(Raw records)
>> START
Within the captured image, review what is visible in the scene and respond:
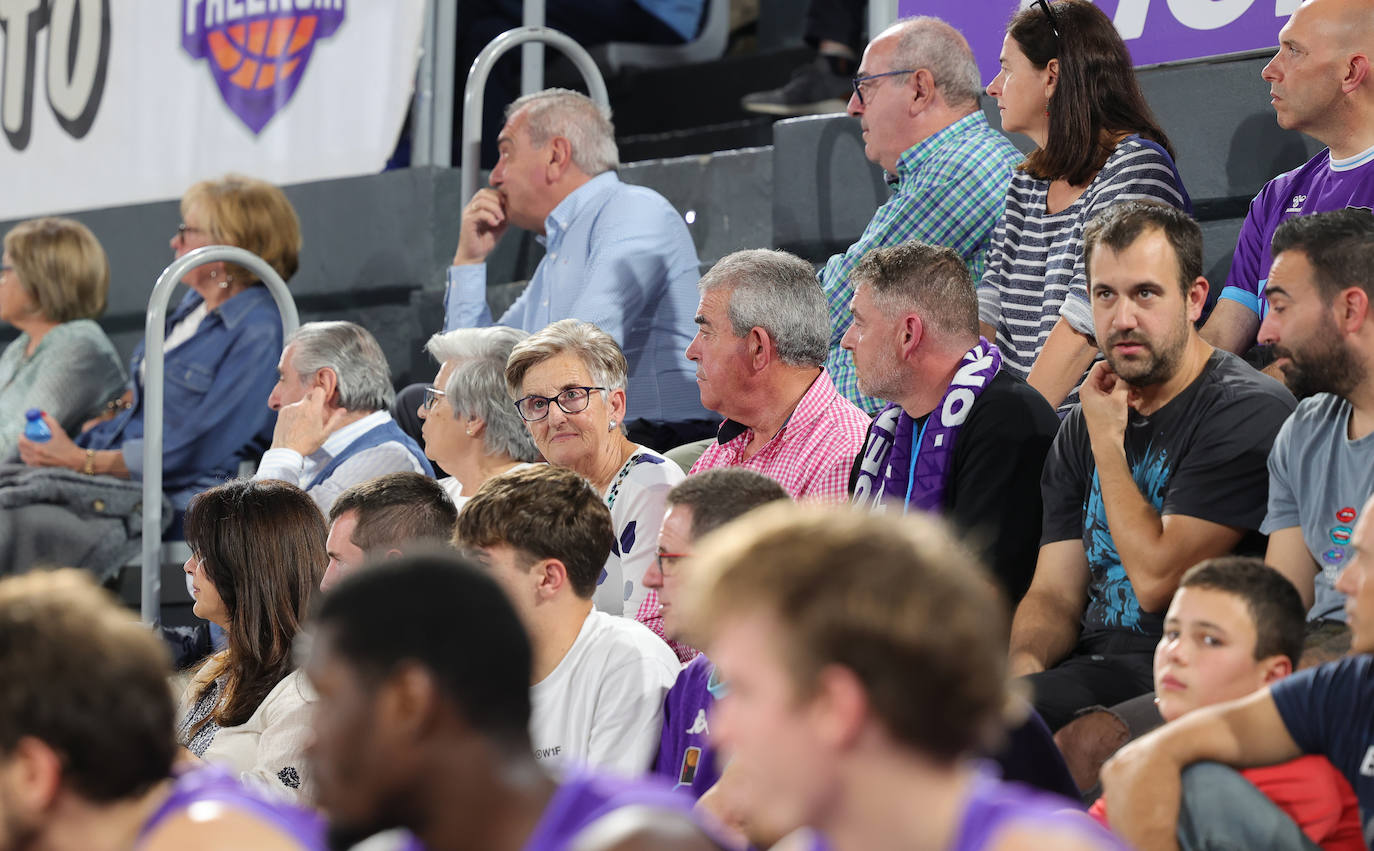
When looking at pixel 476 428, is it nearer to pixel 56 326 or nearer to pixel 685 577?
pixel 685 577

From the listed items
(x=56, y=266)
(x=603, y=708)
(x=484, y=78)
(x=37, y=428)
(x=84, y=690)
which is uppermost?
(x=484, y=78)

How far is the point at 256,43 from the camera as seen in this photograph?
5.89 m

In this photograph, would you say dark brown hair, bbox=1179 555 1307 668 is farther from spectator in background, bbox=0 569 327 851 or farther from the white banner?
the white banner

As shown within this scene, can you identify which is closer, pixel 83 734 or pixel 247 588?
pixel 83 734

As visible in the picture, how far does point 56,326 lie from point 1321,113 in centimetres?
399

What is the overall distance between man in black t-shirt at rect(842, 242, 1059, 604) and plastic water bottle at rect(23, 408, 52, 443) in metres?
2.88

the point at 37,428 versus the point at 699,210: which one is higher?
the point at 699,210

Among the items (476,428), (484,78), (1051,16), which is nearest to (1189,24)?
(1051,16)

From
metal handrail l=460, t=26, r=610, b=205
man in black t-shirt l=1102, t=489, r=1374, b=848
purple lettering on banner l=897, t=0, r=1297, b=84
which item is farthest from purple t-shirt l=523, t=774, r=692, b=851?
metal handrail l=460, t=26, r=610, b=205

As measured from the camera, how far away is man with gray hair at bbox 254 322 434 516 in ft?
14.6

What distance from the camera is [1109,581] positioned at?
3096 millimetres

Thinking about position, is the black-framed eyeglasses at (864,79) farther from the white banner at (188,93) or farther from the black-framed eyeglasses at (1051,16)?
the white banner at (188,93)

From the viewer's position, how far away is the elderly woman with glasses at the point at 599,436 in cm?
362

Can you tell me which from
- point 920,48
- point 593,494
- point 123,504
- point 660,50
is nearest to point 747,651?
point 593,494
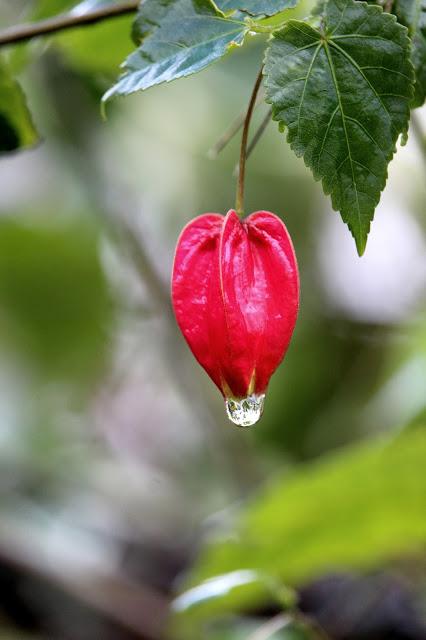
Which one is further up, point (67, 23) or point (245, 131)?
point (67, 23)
>> END
Required task: Format every line of the data above as a numbered list, skipping blank lines. Leave the picture lines out of your answer.

Complete answer:
1. Within the captured image, review what is visible in the scene and respond:
2. When looking at pixel 476 428, is it nearer to pixel 56 326 or nearer to pixel 685 577?
3. pixel 685 577
4. From the listed items
5. (x=56, y=266)
6. (x=603, y=708)
7. (x=484, y=78)
8. (x=37, y=428)
9. (x=84, y=690)
10. which is uppermost?
11. (x=484, y=78)
12. How far is the point at 256,43 from the camera as seen in this photograph?
13. 5.89 m
14. In this photograph, would you say dark brown hair, bbox=1179 555 1307 668 is farther from spectator in background, bbox=0 569 327 851 or farther from the white banner?
15. the white banner
16. As shown within this scene, can you identify which is closer, pixel 83 734 or pixel 247 588?
17. pixel 83 734
18. As visible in the picture, how far does point 56,326 lie from point 1321,113 in centimetres?
19. 399
20. What is the overall distance between man in black t-shirt at rect(842, 242, 1059, 604) and plastic water bottle at rect(23, 408, 52, 443) in metres?
21. 2.88
22. the point at 37,428 versus the point at 699,210: which one is higher?
23. the point at 699,210
24. Among the items (476,428), (484,78), (1051,16), which is nearest to (1189,24)?
25. (1051,16)
26. From
27. metal handrail l=460, t=26, r=610, b=205
28. man in black t-shirt l=1102, t=489, r=1374, b=848
29. purple lettering on banner l=897, t=0, r=1297, b=84
30. which item is farthest from purple t-shirt l=523, t=774, r=692, b=851?
31. metal handrail l=460, t=26, r=610, b=205
32. As measured from the camera, how far away is man with gray hair at bbox 254 322 434 516 in ft?
33. 14.6
34. What distance from the camera is [1109,581] positioned at?
35. 3096 millimetres
36. Thinking about position, is the black-framed eyeglasses at (864,79) farther from the white banner at (188,93) or farther from the black-framed eyeglasses at (1051,16)?
37. the white banner at (188,93)
38. From the viewer's position, how far away is the elderly woman with glasses at the point at 599,436 in cm?
39. 362
40. Can you tell me which from
41. - point 920,48
42. - point 593,494
43. - point 123,504
44. - point 660,50
45. is nearest to point 747,651?
46. point 593,494
47. Which one is further up, point (67, 23) or point (245, 131)?
48. point (67, 23)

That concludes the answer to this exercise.